The dimensionality reduction (DR) view, as shown in Figure 2a, is used for the first two processes: generating a DR result and identifying clusters. In this view, first, the user can visualize a 2D DR result of a high-dimensional dataset. We employ t-SNE [71] (specifically, Barnes-Hut t-SNE implementation [70]) as a DR method because t-SNE can effectively depict the local structure of the dataset, and thus, it is useful to visually identify the clusters within the dataset. From the settings in Figure 2d, the user can adjust the perplexity parameter of t-SNE, which controls a balance of the effects from local and global structures of the dataset [71]. While a larger perplexity will preserve more of the distance relationship in the global structure, a smaller perplexity will focus on more preserving the distance relationship among a small number of neighbors.

After obtaining the DR result with t-SNE, the user can identify clusters automatically or manually. As a default, the automatic clustering method will be immediately applied to the obtained DR result. As part of the automatic method, our system supports DBSCAN [22] because the density-based clustering algorithm is able to identify clusters with arbitrary shapes [57], which are often generated from DR. The user can change the parameters required for DBSCAN from the settings in Figure 2d. The categorical color of each point in the DR result is assigned to the clustering label obtained from DBSCAN. The color black, in particular, is used to represent outliers or noise points labeled by DBSCAN. For a manual selection of a cluster, the system supports a rectangle selection. The user can select data points by drawing a rectangle with mouse dragging in the DR result. Also, the user can add additional data points or unselect data points by using different selection modes provided in the system. From these interactions, the user can create a new cluster consisting of the selected points by clicking the “Add Cluster” button placed at the top of Figure 2b. The system also supports basic view-level interactions, such as zooming and panning.

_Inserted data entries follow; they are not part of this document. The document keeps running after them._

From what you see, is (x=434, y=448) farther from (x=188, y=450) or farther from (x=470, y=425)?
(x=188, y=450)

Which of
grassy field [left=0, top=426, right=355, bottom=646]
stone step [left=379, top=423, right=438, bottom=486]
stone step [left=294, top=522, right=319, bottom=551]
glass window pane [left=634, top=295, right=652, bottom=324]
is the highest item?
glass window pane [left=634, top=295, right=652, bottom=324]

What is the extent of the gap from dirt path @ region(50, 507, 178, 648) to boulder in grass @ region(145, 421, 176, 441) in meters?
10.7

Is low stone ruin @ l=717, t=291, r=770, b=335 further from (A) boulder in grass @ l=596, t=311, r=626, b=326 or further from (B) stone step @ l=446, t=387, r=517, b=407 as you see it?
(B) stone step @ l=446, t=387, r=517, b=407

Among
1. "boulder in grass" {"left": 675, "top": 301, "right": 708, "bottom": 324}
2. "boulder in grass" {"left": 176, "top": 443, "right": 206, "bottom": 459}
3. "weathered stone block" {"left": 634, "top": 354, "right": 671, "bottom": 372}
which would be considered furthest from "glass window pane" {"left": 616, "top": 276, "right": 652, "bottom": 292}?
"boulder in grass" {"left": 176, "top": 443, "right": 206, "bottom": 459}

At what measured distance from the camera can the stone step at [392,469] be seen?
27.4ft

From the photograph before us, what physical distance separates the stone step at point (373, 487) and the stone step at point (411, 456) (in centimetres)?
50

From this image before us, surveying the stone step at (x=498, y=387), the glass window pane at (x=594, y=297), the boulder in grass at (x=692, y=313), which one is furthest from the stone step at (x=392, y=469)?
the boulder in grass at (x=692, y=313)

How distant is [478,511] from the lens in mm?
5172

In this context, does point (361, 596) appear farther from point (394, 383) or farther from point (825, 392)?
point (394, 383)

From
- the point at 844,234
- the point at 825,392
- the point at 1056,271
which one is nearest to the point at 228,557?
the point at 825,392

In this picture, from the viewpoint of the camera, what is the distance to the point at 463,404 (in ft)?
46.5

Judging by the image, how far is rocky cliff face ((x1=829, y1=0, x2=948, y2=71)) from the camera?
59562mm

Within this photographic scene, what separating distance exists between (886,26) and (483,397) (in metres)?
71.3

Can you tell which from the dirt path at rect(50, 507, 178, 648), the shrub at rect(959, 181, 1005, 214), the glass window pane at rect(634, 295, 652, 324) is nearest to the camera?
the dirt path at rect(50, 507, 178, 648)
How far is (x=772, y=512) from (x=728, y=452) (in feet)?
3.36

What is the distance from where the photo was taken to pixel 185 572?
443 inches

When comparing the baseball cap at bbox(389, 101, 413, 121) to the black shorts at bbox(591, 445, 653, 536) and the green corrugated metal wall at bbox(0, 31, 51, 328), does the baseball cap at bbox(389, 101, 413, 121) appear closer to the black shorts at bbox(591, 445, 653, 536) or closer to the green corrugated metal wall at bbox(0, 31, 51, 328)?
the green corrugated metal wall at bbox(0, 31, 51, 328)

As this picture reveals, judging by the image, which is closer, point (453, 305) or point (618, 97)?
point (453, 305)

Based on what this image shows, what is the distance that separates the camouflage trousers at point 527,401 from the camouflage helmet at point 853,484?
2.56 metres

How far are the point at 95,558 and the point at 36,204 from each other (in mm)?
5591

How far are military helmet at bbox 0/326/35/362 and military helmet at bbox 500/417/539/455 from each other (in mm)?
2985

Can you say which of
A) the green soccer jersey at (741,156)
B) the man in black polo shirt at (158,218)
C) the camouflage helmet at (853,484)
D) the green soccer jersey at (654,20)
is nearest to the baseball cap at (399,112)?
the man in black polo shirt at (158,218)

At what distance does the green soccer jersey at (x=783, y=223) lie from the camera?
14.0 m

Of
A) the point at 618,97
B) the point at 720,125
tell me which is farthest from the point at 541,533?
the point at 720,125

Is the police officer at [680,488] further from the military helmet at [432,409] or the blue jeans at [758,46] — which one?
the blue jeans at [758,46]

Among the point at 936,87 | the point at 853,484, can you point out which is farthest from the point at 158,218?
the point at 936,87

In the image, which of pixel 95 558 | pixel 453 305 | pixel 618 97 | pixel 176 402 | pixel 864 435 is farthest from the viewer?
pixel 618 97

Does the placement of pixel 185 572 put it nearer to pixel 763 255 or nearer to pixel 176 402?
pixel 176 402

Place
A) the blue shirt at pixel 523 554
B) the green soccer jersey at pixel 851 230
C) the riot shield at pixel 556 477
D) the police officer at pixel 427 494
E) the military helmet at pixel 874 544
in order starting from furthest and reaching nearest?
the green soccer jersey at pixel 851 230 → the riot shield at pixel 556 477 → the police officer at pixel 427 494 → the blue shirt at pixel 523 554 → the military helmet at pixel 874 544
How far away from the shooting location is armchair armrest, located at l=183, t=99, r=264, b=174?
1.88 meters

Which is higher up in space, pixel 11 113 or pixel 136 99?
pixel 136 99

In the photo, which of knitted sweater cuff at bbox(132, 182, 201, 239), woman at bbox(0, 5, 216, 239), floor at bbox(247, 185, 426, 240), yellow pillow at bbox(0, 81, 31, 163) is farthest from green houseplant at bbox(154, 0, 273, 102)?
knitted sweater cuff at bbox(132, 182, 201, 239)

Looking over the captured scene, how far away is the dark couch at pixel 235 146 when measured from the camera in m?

4.2 Features’ Contributions View

The two remaining processes (i.e., finding features contrasting each cluster and comparing the features’ values in detail) are performed with the features’ contributions (FCs) view shown in Figure 2b. In the FCs view, the FCs contrasting each cluster described in subsection 3.3 are visualized as a heatmap. While each row name shows the corresponding feature, each column name shows the cluster label (‘Z’ is used to represent the outliers, noise points, or both). Also, to indicate the corresponding cluster in the DR view, the background of each column name is colored with the corresponding color. We scale each cluster’s FCs in the range from $-1$ to $1$ by dividing each FC by the maximum absolute value of the FCs (e.g., the original range from $-0.1$ to $0.5$ will be changed to the range from $-0.2$ to $1.0$ ). Then, we encode the scaled FCs with a blue-to-red colormap. In the next subsections, we describe our algorithm organizing the heatmap.

4.2.1 Optimal Sign Flipping of cPCs and FCs

Similar to the classical PCA, cPCA has the “sign ambiguity” problem [13, 35, 23]. Because of this problem, arbitrary sign flipping in each (c)PC occurs when performing EVD. An example of sign flipping in cPCA is shown in Figure 9. Sign ambiguity affects the comparison of the FCs among the clusters. Each cluster might have the opposite direction of the first cPC only due to this sign ambiguity problem. In this case, the FCs also have opposite signs, and thus, it is difficult to judge whether these clusters have similar patterns in the FCs or not.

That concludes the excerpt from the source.